Reputation: 1125
Say I have models called "Post" and "Reaction" and I have made a Post, saved it and now I want to react on it with a Reaction. Now, when I visit my feed where a list of Posts is, I want to show my reaction if I had one.
Which means:
{% if post.my_reaction %}{{ post.my_reaction.contents }}{% endif %}
Now, obviously I want to load more than just one Post; posts which don't have my reactions on it.
I know that I used to solve this with SQL in PHP with
SELECT * FROM Post
LEFT JOIN Reaction ON Reaction.Post = Post.id AND Reaction.Author = <me>
My models:
class Post(models.Model):
content = RichTextField()
author = models.ForeignKey(User, on_delete=models.SET_NULL, null=True)
datetime = models.DateTimeField(auto_add_now=True)
class Reaction(models.Model):
reaction = models.CharField(max_length=1)
post = models.ForeignKey(Post, on_delete=models.CASCADE, related_name="reactions")
author = models.ForeignKey(User, on_delete=models.CASCADE)

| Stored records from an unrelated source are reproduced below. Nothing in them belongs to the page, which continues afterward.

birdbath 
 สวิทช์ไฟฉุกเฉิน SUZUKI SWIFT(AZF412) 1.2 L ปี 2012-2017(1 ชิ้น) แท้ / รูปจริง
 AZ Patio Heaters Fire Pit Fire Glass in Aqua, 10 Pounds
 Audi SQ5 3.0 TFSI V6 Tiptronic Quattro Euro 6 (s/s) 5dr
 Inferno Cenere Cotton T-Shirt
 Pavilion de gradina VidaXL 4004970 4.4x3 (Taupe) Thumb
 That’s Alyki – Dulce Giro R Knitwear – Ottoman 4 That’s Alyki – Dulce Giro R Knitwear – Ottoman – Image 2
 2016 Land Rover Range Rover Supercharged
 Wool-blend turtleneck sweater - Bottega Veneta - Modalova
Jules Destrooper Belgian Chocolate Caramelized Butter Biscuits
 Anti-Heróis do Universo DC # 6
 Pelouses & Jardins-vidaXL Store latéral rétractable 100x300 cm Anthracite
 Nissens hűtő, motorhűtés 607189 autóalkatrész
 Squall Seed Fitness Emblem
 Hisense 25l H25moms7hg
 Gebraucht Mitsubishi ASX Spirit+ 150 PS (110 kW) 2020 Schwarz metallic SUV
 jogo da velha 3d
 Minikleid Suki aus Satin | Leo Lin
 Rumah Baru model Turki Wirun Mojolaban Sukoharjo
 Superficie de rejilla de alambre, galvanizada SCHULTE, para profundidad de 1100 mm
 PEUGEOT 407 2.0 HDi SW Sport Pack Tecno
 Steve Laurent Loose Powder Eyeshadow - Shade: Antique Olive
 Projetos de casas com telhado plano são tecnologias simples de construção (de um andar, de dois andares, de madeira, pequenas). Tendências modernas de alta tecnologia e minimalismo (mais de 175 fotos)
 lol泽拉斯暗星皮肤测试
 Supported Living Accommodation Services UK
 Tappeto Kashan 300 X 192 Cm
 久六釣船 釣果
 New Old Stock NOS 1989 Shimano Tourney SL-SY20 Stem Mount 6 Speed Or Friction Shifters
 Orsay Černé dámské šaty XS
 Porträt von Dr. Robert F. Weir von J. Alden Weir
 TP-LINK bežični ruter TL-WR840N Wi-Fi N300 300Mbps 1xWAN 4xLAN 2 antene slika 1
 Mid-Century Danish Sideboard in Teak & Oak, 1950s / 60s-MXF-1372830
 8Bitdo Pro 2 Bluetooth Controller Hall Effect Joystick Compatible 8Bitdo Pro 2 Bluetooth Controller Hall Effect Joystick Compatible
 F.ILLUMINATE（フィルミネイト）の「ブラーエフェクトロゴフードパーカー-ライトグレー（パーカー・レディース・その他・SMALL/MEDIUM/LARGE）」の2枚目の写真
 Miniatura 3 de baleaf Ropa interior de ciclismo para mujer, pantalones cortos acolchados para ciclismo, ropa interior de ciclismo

It's not quite clear how I could achieve this in Django
Upvotes: 1
Views: 416
Reputation: 15926
Just drop into raw
:
results = Post.objects.raw("""
SELECT * FROM Post
LEFT outer JOIN Reaction ON Reaction.Post = Post.id AND Reaction.Author = %s
""", [ '<me>', ])
Upvotes: 1
Reputation: 3223
You could achieve this by creating a custom template tag to query the posts for the logged in user. Although it's optional, to me a good place for that query to live would be on the Post model.
class Post(models.Model):
content = RichTextField()
author = models.ForeignKey(User, on_delete=models.SET_NULL, null=True)
datetime = models.DateTimeField(auto_add_now=True)
def user_reactions(self, user):
return self.reactions.filter(author=user)
You would then need to create a custom template tag to call that method on the post object while passing in the user from the request.
from django import template
register = template.Library()
@register.simple_tag # (Django >= 1.9, earlier versions need to use `assignment_tag`)
def post_user_reactions(post, user):
return post.user_reactions(user)
This would return a queryset of reactions for that user, which you can then iterate through in the template:
{% post_user_reactions post user as user_reactions %}
{% for reaction in user_reactions %}
Do stuff with reaction object
{% endfor %}
Please keep in mind that making database queries in a for-loop (as you probably are, say if you're displaying a list of posts in this case), can end up being very expensive. You'll want to add a prefetch_related
or a queryset annotation to do this.
As some advice, the Django ORM is a slightly different way of thinking about database access than traditional SQL. Thinking about 'left joins' won't help - you need to think in terms of Django objects and their relationships.